■ **Reading text**
++++++

In the face of Israel’s dire need for arms, most of the world turned its back. Although the United States voted in favor of the creation of Israel in November 1947, it immediately announced an arms embargo on the new state. This reflected deep divisions in the US government, with officials in the State Department remaining implacably opposed to warmer US-Israel relations. The United States’ arms embargo was later augmented by an even more draconian arms embargo by the United Nations Security Council.

In his diary, David Ben Gurion, Israel’s first Prime Minister, recorded the crippling blow these embargos dealt to the country: “The state of Israel was not established as a consequence of the UN resolution.  Neither America nor any other country saw the resolution through, nor did they stop the Arab countries from declaring total war on us in violation of UN resolutions.  America did not raise a finger to save us, and moreover imposed an arms embargo, and had we been destroyed they would not have resurrected us.”

David ben Gurion reading the Declaration of Independence

As Israel battled its enemies, supporters of the Jewish state scoured the world in search of weapons to purchase to ensure Israel’s survival.  Many came from Czechoslovakia. These negotiations were conducted in the shadows; the names of many of those who purchased weapons for Israel are lost to history.

Here are a few who battled the odds, scouring Europe in the aftermath of the Holocaust to find nations and individuals who would help Jews.

++++++

■ **Records supplied**
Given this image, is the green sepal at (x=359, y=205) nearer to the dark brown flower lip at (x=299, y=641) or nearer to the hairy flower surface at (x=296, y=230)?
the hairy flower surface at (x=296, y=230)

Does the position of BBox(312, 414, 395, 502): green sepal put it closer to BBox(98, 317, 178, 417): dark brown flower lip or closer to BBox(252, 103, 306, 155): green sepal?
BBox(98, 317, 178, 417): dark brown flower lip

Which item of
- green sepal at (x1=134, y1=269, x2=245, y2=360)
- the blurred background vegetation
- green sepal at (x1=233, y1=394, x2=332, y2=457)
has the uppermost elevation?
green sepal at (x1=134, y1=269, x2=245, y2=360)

++++++

■ **Task list**
1. Condense the paragraph of the arms embargo text beginning "In the face of Israel’s dire need for arms" into a short list of its main facts.
2. From the arms embargo text, output everything from "As Israel battled" down to "would help Jews.", unchanged.
The records are separate from the arms embargo text.

■ **Solutions to each task**
1.
- Most of the world turned its back on Israel's dire need for arms.
- The United States voted in November 1947 for Israel's creation but immediately announced an arms embargo on the new state.
- The embargo reflected deep divisions in the US government, with State Department officials implacably opposed to warmer US-Israel relations.
- The United Nations Security Council later added an even more draconian arms embargo.

2.
As Israel battled its enemies, supporters of the Jewish state scoured the world in search of weapons to purchase to ensure Israel’s survival.  Many came from Czechoslovakia. These negotiations were conducted in the shadows; the names of many of those who purchased weapons for Israel are lost to history.

Here are a few who battled the odds, scouring Europe in the aftermath of the Holocaust to find nations and individuals who would help Jews.